According to some embodiments, the kit comprises a lipophilic diester or salt thereof, salt of the general Formula I, wherein each M denotes a physiologically acceptable cation, comprising an organic amine cation. According to some embodiments, the organic amine cation is derived from organic non-toxic molecules selected from the group consisting of lysine, arginine, aminoguanidine (pimagedine), trimetazidine, taurine, choline, histamine, tromethamine and meglumine. According to some embodiments, the organic amine cation is similar to the organic amine cation comprised in the pharmaceutically acceptable diluent or carrier. In certain such embodiments, the molar ratio between the organic amine and the lipophilic diester salt is at least 1 :1. The molar ratio can further be selected to be 2:1, 3: 1, or 4: 1. According to some embodiments, the molar ratio is above 4: 1. According to the currently preferred embodiments, the physiologically acceptable cation, comprising an organic amine cation, comprises an amino acid cation. Said amino acid cation can be preferably selected from the group consisting of arginine, lysine and combinations thereof. According to some embodiments, the kit comprises a lipophilic diester or salt thereof, of the general Formula I, wherein one M denotes a physiologically acceptable cation, comprising an organic amine cation and another M denotes a hydrogen ion. According to some embodiments, the organic amine cation is derived from organic non-toxic molecules selected from the group consisting of lysine, arginine, aminoguanidine (pimagedine), trimetazidine, taurine, choline, histamine, tromethamine and meglumine According to some embodiments, the organic amine cation is similar to the organic amine cation comprised in the pharmaceutically acceptable diluent or carrier. In certain such embodiments, the molar ratio between the organic amine and the lipophilic diester salt is at least 2:1. The molar ratio can further be selected to be 3: 1, 4:1 or 5: 1. According to some embodiments, the molar ratio is above 5: 1. According to the currently preferred embodiments, the physiologically acceptable cation, comprising an organic amine cation, comprises an amino acid cation. Said amino acid cation can be preferably selected from the group consisting of arginine, lysine and combinations thereof.

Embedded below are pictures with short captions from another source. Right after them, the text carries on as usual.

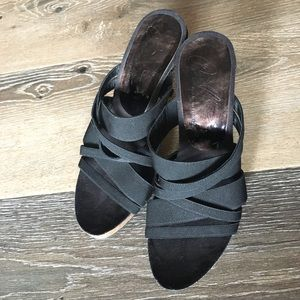 Donald J Pliner Heels/ Sandals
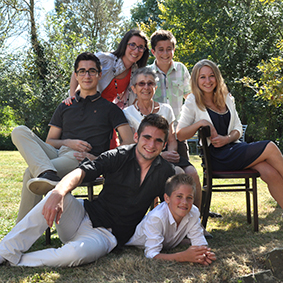 Groupe / Famille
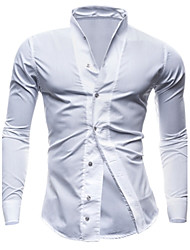 Men's Solid Casual / Work / Formal Shirt,Others Long Sleeve Black / Blue / White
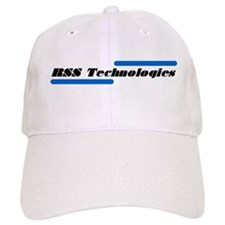 Cute Rss Baseball Cap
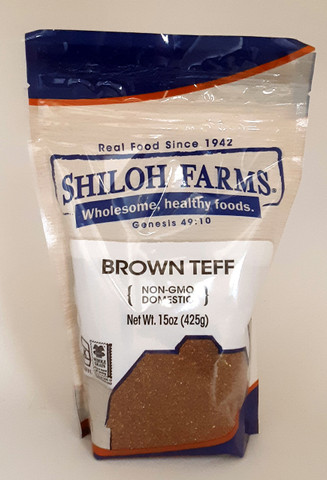 Shiloh Farms Domestic Brown Teff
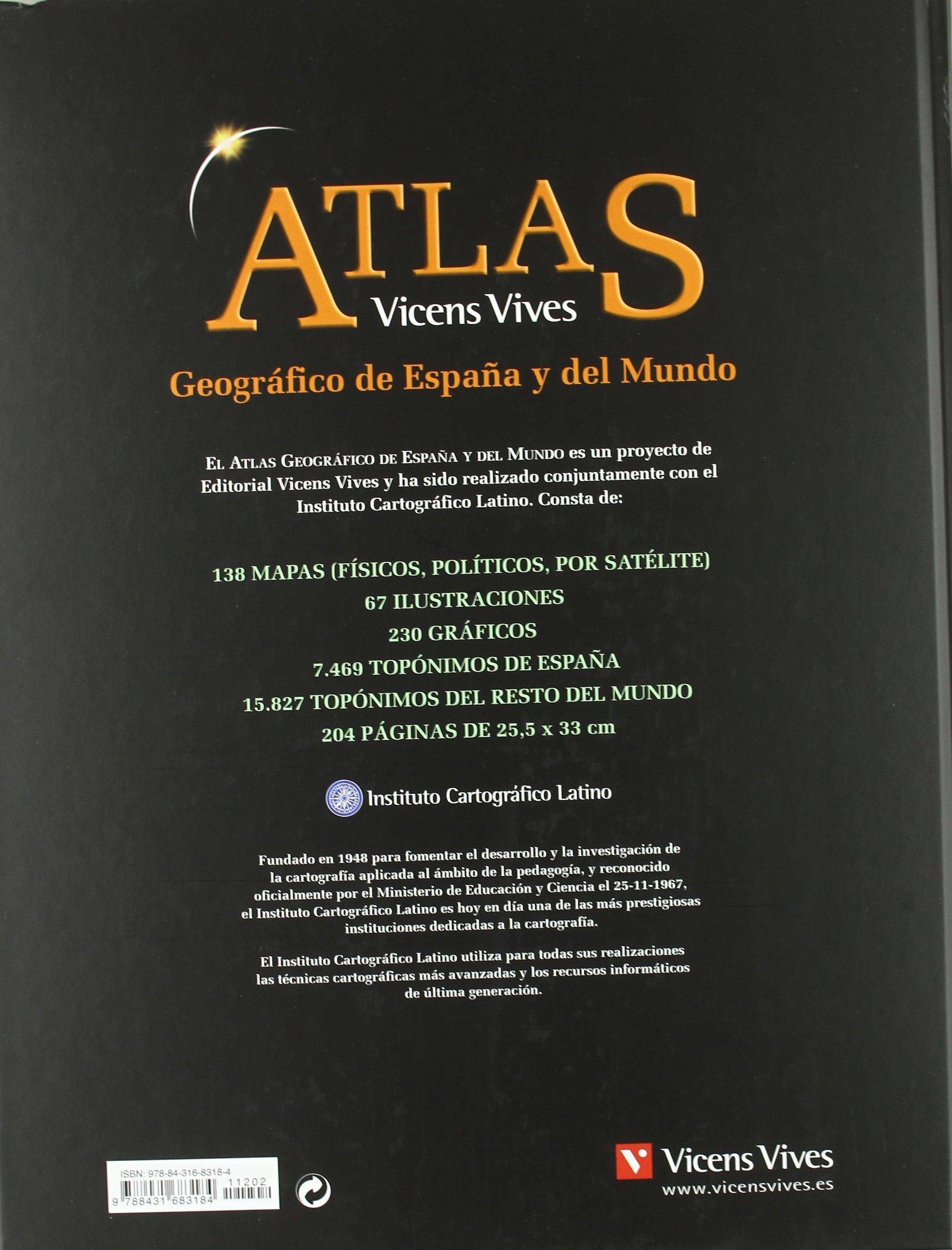 ATLAS GEOGRAFICO ESPAÑA Y MUNDO N/C: Atlas Geográfico De España Y Del Mundo: 000001 - 9788431683184: Amazon.es: Instituto Cartográfico Latino, Instituto Cartográfico Latino: Libros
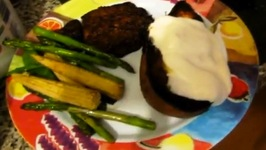Pseudonympho Half Baked Sweet Potatoes w/ Chipotle Marinated Steaks and Vegetables
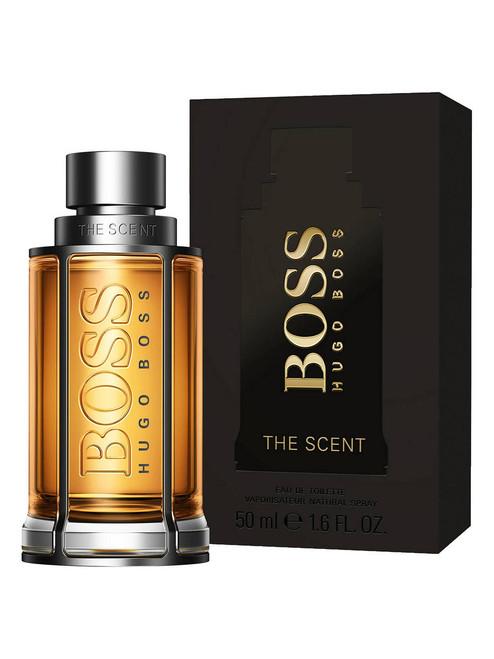 Boss The Scent By Hugo Boss For Men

According to some embodiments, the kit comprises a lipophilic diester or salt thereof, of the general Formula I, wherein each M denotes a physiologically acceptable cation, comprising an organic amine cation or a monovalent metal cation. Each possibility represents a separate embodiment of the invention. According to some embodiments, the organic amine cation is derived from organic non-toxic molecules selected from the group consisting of lysine, arginine, aminoguanidine (pimagedine), trimetazidine, taurine, choline, histamine, tromethamine and meglumine. According to some embodiments, the organic amine cation is different from the organic amine cation comprised in the pharmaceutically acceptable diluent or carrier. According to some embodiments, the monovalent metal cation selected from the group consisting of a sodium cation (Na ⁺ ), lithium cation (Li ⁺ ), and potassium cation (K ⁺ ). Each possibility represents a separate embodiment of the invention. According to certain embodiments, the monovalent metal cation is a sodium cation. In certain such embodiments, the molar ratio between the organic amine and the lipophilic diester salt is at least 3: 1. The molar ratio can further be selected to be 4: 1, 5: 1, or 6: 1. According to some embodiments, the molar ratio is above 6: 1. According to the currently preferred embodiments, the physiologically acceptable cation, comprising an organic amine cation, comprises an amino acid cation. Said amino acid cation can be selected from the group consisting of arginine, lysine and combinations thereof. According to some embodiments, the kit comprises a lipophilic diester or salt thereof, of the general Formula I, wherein each M denotes a hydrogen ion. In certain such embodiments, the molar ratio between the organic amine and the lipophilic diester is at least 3: 1. The molar ratio can further be selected to be 4: 1 , 5: 1, or 6: 1. According to some embodiments, the molar ratio is above 6: 1.

As used herein, the term "about", when referring to a measurable value such as an amount, a temporal duration, and the like, is meant to encompass variations of +/-10%, more preferably +1-5%, even more preferably +/-1 , and still more preferably +/-0.1 % from the specified value, as such variations are appropriate to perform the disclosed methods.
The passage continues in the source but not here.